### DIRECTIONS:
The reply is to contain the full listing, repeated exactly, with pictures left out.

### INFORMATION PROVIDED:
= = = = =

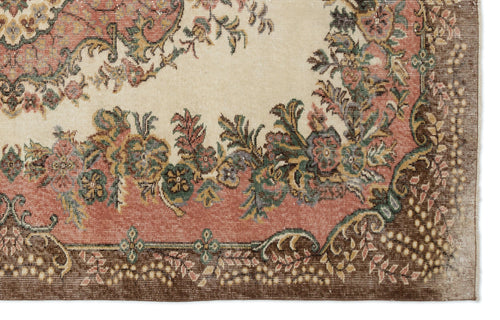 Load image 1 in gallery view. Cream, pink, and brown traditional rug with a floral medallion pattern and a detailed decorative border.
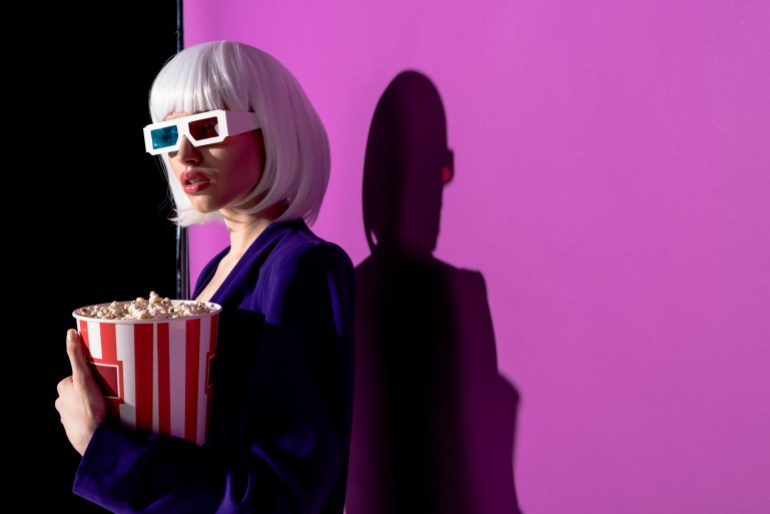 movie3-1727362264 Interested girl in 3d glasses holding popcorn on purple background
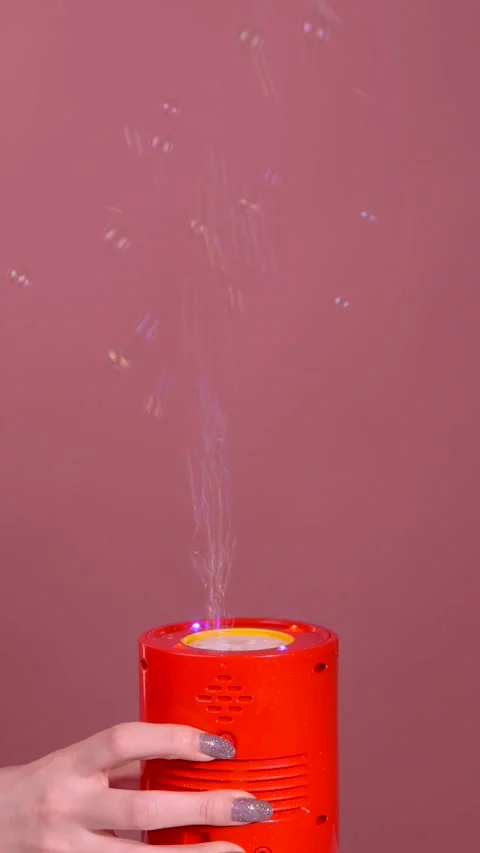 Woman's hand turns on bubble generator, lots of soap bubbles at party Stock Footage 319747416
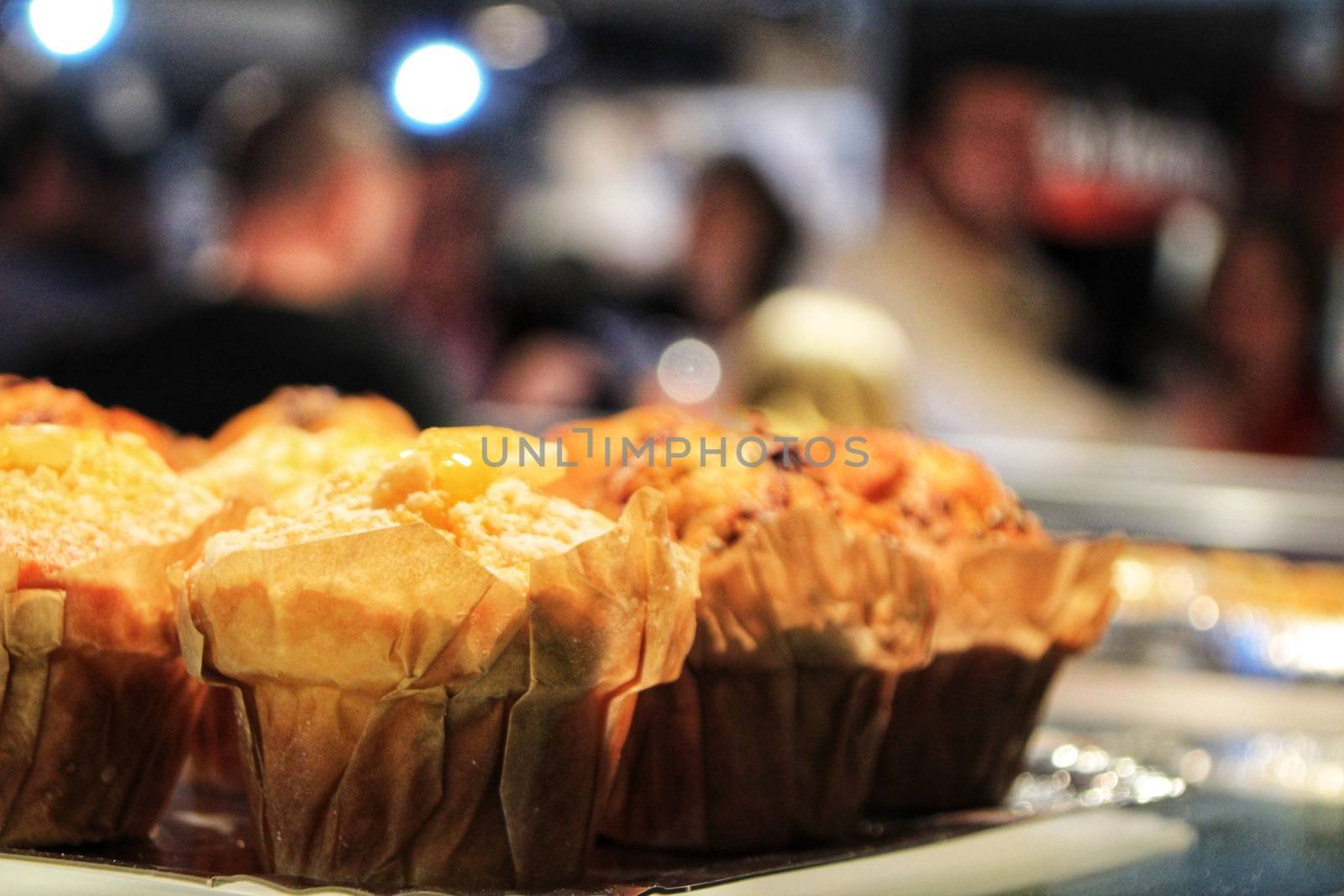 Tasty muffins in a pastry shop by soniabonet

= = = = =

### TASK OUTPUT:
 Load image 1 in gallery view. Cream, pink, and brown traditional rug with a floral medallion pattern and a detailed decorative border.
 movie3-1727362264 Interested girl in 3d glasses holding popcorn on purple background
 Woman's hand turns on bubble generator, lots of soap bubbles at party Stock Footage 319747416
 Tasty muffins in a pastry shop by soniabonet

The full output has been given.